Sponsored by Pete Sessions (R-TX)
What it does
This bill would amend the Bretton Woods Agreements Act to require the U.S. Secretary of the Treasury to assess whether China meets three criteria related to exchange rate transparency and currency manipulation before any vote at the International Monetary Fund (IMF) to increase China's voting power. If China fails any criterion, the Secretary would be required to instruct the U.S. representative at the IMF to vote against increasing China's voting share. The President may waive this requirement by notifying Congress that the waiver serves the national interest. The bill would expire automatically seven years after enactment.
Who benefits
U.S. manufacturers and workers in industries — such as steel, aluminum, textiles, and electronics — that compete with Chinese imports and argue they are harmed by an undervalued Chinese yuan. Domestic exporters who contend currency manipulation reduces their competitiveness in global markets. Members of Congress seeking greater legislative oversight of U.S. international financial diplomacy.
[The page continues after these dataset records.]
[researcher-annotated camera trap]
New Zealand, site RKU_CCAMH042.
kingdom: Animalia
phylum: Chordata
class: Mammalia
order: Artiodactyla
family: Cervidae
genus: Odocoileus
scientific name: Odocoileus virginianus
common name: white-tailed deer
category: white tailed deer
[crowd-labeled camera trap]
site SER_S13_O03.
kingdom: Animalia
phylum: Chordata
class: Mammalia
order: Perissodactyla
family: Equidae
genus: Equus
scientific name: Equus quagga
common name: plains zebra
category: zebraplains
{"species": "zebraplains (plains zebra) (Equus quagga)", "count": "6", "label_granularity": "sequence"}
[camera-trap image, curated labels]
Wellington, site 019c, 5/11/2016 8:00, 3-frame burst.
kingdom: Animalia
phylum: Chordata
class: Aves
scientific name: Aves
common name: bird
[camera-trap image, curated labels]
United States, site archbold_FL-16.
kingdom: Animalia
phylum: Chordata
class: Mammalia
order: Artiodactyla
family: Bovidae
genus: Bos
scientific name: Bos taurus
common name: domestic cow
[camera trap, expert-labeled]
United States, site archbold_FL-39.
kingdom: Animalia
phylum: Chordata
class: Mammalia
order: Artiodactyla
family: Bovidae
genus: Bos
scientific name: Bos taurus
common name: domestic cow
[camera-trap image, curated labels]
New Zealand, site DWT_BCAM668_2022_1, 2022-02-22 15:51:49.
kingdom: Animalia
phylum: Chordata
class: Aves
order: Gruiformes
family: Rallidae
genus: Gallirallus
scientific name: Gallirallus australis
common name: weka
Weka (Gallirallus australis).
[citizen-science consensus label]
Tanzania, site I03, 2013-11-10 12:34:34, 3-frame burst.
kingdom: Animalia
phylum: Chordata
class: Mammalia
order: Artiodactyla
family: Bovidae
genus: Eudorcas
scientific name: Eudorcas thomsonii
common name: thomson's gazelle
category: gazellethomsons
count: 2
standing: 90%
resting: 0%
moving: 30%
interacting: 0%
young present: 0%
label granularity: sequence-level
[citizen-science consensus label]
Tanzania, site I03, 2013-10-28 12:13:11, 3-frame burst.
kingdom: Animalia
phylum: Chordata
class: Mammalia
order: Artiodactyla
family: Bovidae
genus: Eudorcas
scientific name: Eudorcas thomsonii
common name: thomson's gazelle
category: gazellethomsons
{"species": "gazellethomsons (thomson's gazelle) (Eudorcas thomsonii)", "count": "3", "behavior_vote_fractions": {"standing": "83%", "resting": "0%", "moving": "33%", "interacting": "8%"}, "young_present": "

Countries that compete with China for export markets and would benefit from a more level playing field. IMF member nations that favor greater transparency in exchange rate reporting.
Who is hurt
U.S. companies with significant supply chains or sales operations in China that could face diplomatic or economic retaliation. Multinational financial institutions and investors who benefit from stable U.S.-China financial relations. The executive branch, which would lose some flexibility in managing IMF diplomacy as a tool of broader foreign policy. IMF institutional effectiveness could be reduced if U.S. opposition blocks quota realignments that reflect China's actual share of the global economy. American consumers who benefit from lower-priced Chinese goods enabled by current exchange rate conditions.
Supporters argue
Supporters argue that China has a documented history of managing its currency to gain trade advantages — the U.S. Treasury formally designated China a currency manipulator in 2019 — and that allowing China's IMF voting power to grow without accountability rewards that behavior. They contend that Congress has a constitutional role in overseeing U.S. participation in international financial institutions and that this bill simply ensures U.S. votes at the IMF reflect American economic interests. The seven-year sunset and presidential waiver provision, they argue, preserve enough executive flexibility while establishing a meaningful accountability mechanism.
Opponents argue
Opponents argue that tying U.S. IMF votes to bilateral currency assessments politicizes a multilateral institution designed to operate on shared technical standards, potentially undermining U.S. credibility and leadership within the IMF. They contend that China's IMF quota should reflect its share of the global economy — currently the world's second largest — and that blocking quota adjustments could push China toward alternative financial institutions like the New Development Bank, reducing U.S. influence over global financial governance. Critics also note that the Treasury's currency manipulation determinations are inherently political, making the bill's criteria less objective than they appear.